Pentest Day Rates and Hourly Rates for 2026 — Mid-Market vs Boutique
Buyers procuring on a day-rate basis (independent contractors, SOW engagements with explicit day pricing) need neutral benchmarks. BSG’s data is the best public anchor; supplemented with Astra, Deepstrike, and PTaaS credit-rate calculations.
Rate Reference Table (April 2026)
| Category | Hourly rate | Day rate | Annual cost (200 days) | Source |
|---|---|---|---|---|
| Independent contractor | $150-$250 | $1,200-$2,000 | $240k-$400k | Astra, Software Secured |
| Mid-market consultancy | $200-$350 | $1,500-$3,500 | $300k-$700k | BSG, Deepstrike |
| Senior boutique / Big-4 | $350-$500 | $4,000-$7,000 | $800k-$1.4M | BSG, Bright Defense |
| PTaaS blended (Cobalt) | $200-$280 | ~$1,800/credit | Platform + credits | Cobalt.io, Vendr, G2 |
What Changes the Rate
OSCP-certified mid-market pentester: $200-$250/hr. OSCE3/eCPTX: $300-$400/hr. Principal researcher (Trail of Bits, Bishop Fox): $400-$600/hr.
Cloud/Kubernetes: +15-20%. Mobile (iOS/Android): +10%. ICS/SCADA: +30-50%. Hardware/embedded: +50-100% over web app baseline.
UK/EMEA: 20-35% lower than equivalent US rates for comparable seniority.
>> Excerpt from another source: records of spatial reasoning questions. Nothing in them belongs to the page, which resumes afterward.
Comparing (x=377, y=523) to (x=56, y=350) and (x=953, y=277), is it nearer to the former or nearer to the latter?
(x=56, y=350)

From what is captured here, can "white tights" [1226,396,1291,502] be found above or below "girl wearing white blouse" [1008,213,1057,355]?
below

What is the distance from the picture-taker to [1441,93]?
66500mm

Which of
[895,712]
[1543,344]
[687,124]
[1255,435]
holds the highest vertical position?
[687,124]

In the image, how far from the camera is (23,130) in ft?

APAC: 30-50% lower. Remote-first firms partially arbitrage this.
OSCP adds credibility but not premium rate. CREST (UK/APAC) required for government work. CHECK required for UK government networks. GXPN/GREM add premium.
10+ days: 10-15% discount typical. 30+ days: 20-25%. Multi-year framework: 25-30% off boutique list rate.
Sub-2-week start: +20% scheduling premium. Sub-1-week start: +30-40% at most vendors. PTaaS (Cobalt, HackerOne) has shortest lead time.
Day-Rate vs Project-Fee: Which Costs Less?
At scopes under 10 days, day-rate buying typically costs 10-20% more than a fixed project fee for the same deliverables. The project fee vendor discounts for predictability. At scopes over 20 days, day-rate can be cheaper because project-fee vendors add a 15-25% project management and risk buffer.